AIM OF THE TASK → Locate every line in the items below that contains the word "closest" and copy each of those lines.
--- AVAILABLE DATA ---
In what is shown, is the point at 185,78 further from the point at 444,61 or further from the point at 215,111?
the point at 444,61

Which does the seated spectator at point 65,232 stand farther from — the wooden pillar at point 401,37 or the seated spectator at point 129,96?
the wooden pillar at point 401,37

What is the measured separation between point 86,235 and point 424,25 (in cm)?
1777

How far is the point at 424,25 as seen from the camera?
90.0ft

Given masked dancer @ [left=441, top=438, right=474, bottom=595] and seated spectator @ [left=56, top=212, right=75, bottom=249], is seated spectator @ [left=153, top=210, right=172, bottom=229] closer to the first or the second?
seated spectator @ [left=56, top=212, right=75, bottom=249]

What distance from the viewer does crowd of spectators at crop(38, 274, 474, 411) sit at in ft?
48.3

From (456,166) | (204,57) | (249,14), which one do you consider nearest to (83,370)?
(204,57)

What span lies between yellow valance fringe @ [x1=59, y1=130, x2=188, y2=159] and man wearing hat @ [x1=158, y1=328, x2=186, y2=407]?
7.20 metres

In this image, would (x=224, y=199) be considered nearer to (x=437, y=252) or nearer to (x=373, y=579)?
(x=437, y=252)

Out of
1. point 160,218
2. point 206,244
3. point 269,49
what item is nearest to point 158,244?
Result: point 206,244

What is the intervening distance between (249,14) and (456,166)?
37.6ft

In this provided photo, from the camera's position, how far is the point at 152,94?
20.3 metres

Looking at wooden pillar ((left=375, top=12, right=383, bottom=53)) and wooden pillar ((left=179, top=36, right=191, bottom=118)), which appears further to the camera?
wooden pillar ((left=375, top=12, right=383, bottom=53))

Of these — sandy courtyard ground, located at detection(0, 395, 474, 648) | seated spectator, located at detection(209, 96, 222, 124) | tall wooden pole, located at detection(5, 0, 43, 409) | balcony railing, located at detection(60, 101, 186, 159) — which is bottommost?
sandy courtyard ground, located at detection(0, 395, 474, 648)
---
--- AVAILABLE DATA ---
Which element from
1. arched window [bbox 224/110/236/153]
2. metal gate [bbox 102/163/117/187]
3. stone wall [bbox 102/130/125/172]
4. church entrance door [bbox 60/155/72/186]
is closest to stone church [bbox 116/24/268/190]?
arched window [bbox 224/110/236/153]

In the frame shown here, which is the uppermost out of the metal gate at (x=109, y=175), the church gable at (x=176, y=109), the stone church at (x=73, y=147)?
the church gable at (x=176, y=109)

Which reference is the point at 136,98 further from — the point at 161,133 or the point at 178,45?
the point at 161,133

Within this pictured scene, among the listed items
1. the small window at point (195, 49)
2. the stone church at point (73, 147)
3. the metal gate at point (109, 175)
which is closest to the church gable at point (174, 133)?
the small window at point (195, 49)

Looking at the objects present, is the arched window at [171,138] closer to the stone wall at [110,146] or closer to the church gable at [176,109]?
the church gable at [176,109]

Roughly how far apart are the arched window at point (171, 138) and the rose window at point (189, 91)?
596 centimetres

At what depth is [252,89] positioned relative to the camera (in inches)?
---
COMPLETED TASK →
is closest to stone church [bbox 116/24/268/190]?
which is closest to the church gable at point (174, 133)?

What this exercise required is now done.